Steven Andiloro Smartphone Security

Smartphones are everywhere these days. Almost every man, woman and child has a smartphone in their pocket at all times. We have come to rely heavily on these tiny devices as our calculators, sources of entertainment and our connections to the outside world. And as these devices become so much more personal, they also become prime targets for thieves and hackers. Those malicious muggers have come up with some incredibly clever ways to hack our most personal information by figuring out our four -digit passcodes and alphanumeric passwords. However, smartphone manufacturers like Apple and Samsung have come up with a way around this: fingerprint scanners. And for several years, these fingerprint scanners have helped keep our devices safe, but now, it seems as if we are moving towards a new trend in smartphone security: facial recognition.


I recently wrote a blog on how fingerprint scanners are not actually as safe as we believe. It seems as though smartphone manufacturers are taking this to heart and coming up with innovative new ways to scan our faces as the next level of security. The most recent phone to incorporate facial scanning technology is the Samsung Galaxy S8 and S8+. The technology is as straightforward as it sounds. You simply hold the phone up to your face and the phone’s camera reads your facial patterns and unlocks your phone. Unfortunately, the S8 and S8+ have been reported to have been fooled by a photo of its user’s face, which raises some concern for the legitimacy of the feature.


Even with this minor setback, that hasn’t stopped other smartphone manufacturers to work on implementing the same feature on their devices. For example, the highly-anticipated iPhone 8 is rumored to feature facial recognition technology as a means of securing the device. Rumors suggest that, in order to avoid a similar Galaxy S8/S8+ flaw, Apple is investing in 3D facial recognition that will be able to determine the depth of a face, as well as its two-dimensional characteristics.

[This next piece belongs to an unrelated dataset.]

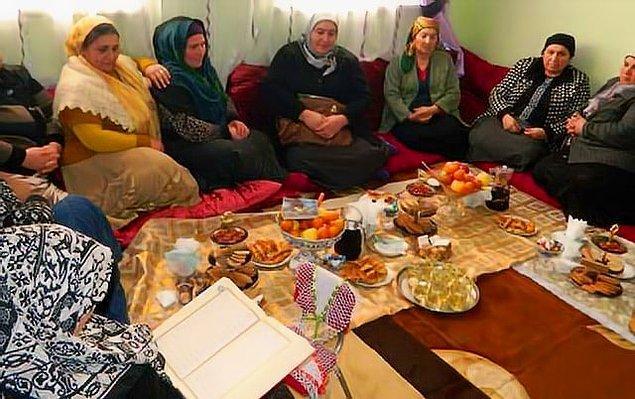 Türkiye'nin birçok yerinde cenaze günü ve sonrasında ev sahipleri akrabaların ve komşuların karnını pidelerle ya da tavuklu pilavla bir güzel doyurur. Yemek bekleyen insanların midesini düşünmekten insanlar acılarını yaşayamaz bile... Hüngür hüngür ağlamak yerine amcaların teyzelerin peşinden hizmet için koşturulurlar.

What are your thoughts on this? Do you believe that technology companies should be focused on using facial recognition? Do you think fingerprint scanners are better? Before you answer, remember that fingerprint scanners were met with similar skepticism when they first hit the market. And once Apple had used it on the iPhone 5S, the technology had been given a certain amount of legitimacy. Could the same be happening for facial recognition? Only time will tell.